L'inchiesta dell'autrice, che si è presentata come "écrivaine" e sotto pseudonimo ai suoi interlocutori per ragioni di sicurezza, racconta la storia di disumanizzazione di questo ragazzo figlio dell'immigrazione maghrebina che passava le giornate a fumare hashish e a giocare alla play station, prima di radicalizzarsi e guardare video di decapitazioni assieme a correligionari estremisti al cafè Les Beguines di Molenbeek, covo di frustrazioni e progetti violenti contro i "kouffars", gli infedeli.

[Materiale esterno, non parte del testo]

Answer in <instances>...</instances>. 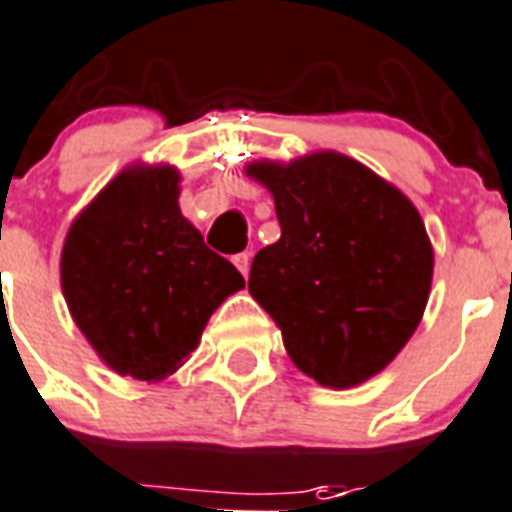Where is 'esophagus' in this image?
Returning a JSON list of instances; mask_svg holds the SVG:
<instances>
[{
    "instance_id": "34e87169",
    "label": "esophagus",
    "mask_w": 512,
    "mask_h": 512,
    "mask_svg": "<svg viewBox=\"0 0 512 512\" xmlns=\"http://www.w3.org/2000/svg\"><path fill=\"white\" fill-rule=\"evenodd\" d=\"M232 261H235V267L240 269V275L248 277V272H251V253H237Z\"/></svg>"
}]
</instances>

Ma nel libro di Etty Mansour si scopre anche che Salah Abdeslam e alcuni dei suoi amici estremisti avevano una fissa per i locali gay di Bruxelles. «A Molenbeek, Salah Abdeslam viveva in una società di soli uomini. "Alhamdulillah! (grazie a Dio, ndr) Allontana i miei figli dal vizio", dicevano le madri. Il vizio erano le donne. Tentatrici da cui bisognava tenere lontani i ragazzi. E madonne di cui bisognava preservare la verginità prima del matrimonio. Perennemente tra uomini, l'eccitazione omosessuale diventava onnipresente», scrive la Mansour a proposito dell'ambiente in cui viveva il coordinatore del commando del 13 novembre.

 

 

 

Dei bar gay di Bruxelles, Abdeslam era un habitué. «Amava flirtare con questo doppio divieto: diventare un frequentatore assiduo dei locali in cui andavano gli omosessuali e derubarli», rivela Mansour. Col fratello Brahim, andava a sedurre altri uomini e talvolta rubava portafogli o cercava carte d'identità da falsificare. Alcuni suoi conoscenti hanno detto a Etty Mansour che Salah «non è mai passato all'atto» con altri uomini. Ma l'autrice riporta anche una testimonianza: «Sono venuta a sapere da un agente della polizia giudiziaria che nei casi di terrorismo numerosi sospetti nascondono immagini di porno gay nei loro cellulari. Hanno problemi di frustrazione sessuale».